COURTNEY ROSENBERGER: I mean, that's a great question. And certainly Congress, particularly a Congress with a Republican House and a Democratic Senate, there's going to be a lot of gridlock. But this is one area where we think that there could be a successful effort, especially now that there's joint concern about consumer protections. You've now had these cryptocurrencies blow up, FTX being the latest one. So there's a lot of concern about the consumer side of the equation. And that could be the catalyst to finally get some action here.

- Additionally while we have you, we've got to talk about what a potential government shutdown would mean right now, especially at a time where there's still so much uncertainty regarding the economy, how the Fed will move forward. We know Congress is tracking all of this. But there's still this need to pass a short-term resolution just to get additional time for Congress and for the government not to shut down.

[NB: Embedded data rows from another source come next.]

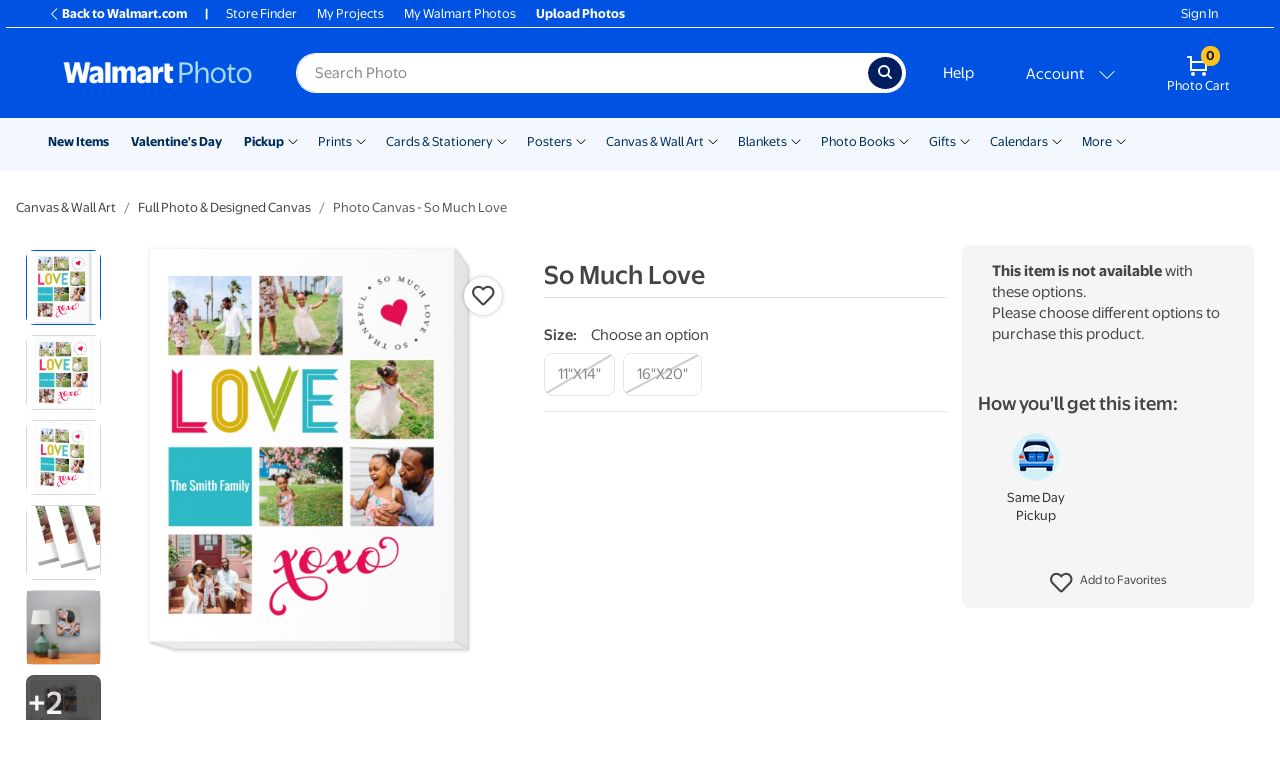

--- FILE ---
content_type: application/javascript
request_url: https://photos3.walmart.com/vite/assets/url-building-DYNWYPpL.js
body_size: -159
content:
const o={buildURLQuery(r){return Object.entries(r).filter(([n,e])=>typeof e<"u").map(n=>n.map(e=>encodeURIComponent(e).replace(/'/g,"%27")).join("=")).join("&")}};export{o as U};
//# sourceMappingURL=url-building-DYNWYPpL.js.map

COURTNEY ROSENBERGER: Yeah, we're not anticipating a government shutdown. We do think that they're going to do a one-week, short-term continuing resolution to by themselves until December 23. And at that point, they're going to have to make a decision.

Can they get an omnibus package done to set spending levels for fiscal year 2023? Certainly we've had members of both sides say that there's been progress there. But there's still a really tight timeline to get an omnibus package done by December 23. So then it becomes a question of, do they do a one-year continuing resolution, which Democrats would probably favor, or do they do a short-term, potentially one-month continuing resolution into January? That's what some Republicans have said that they want to do.

But in reality, we don't think that anyone wants to go into budget trench warfare next Congress, with Republicans in the House and Democrats in the Senate. It would be extremely difficult to get anything done. So we are hopeful that they will be able to get an omnibus package done. But certainly the timing is tight. But we don't think that there's going to be a shutdown.

- Courtney Rosenberger, managing director of policy research at Strategas, a Baird company, good to see you. We'll talk to you soon.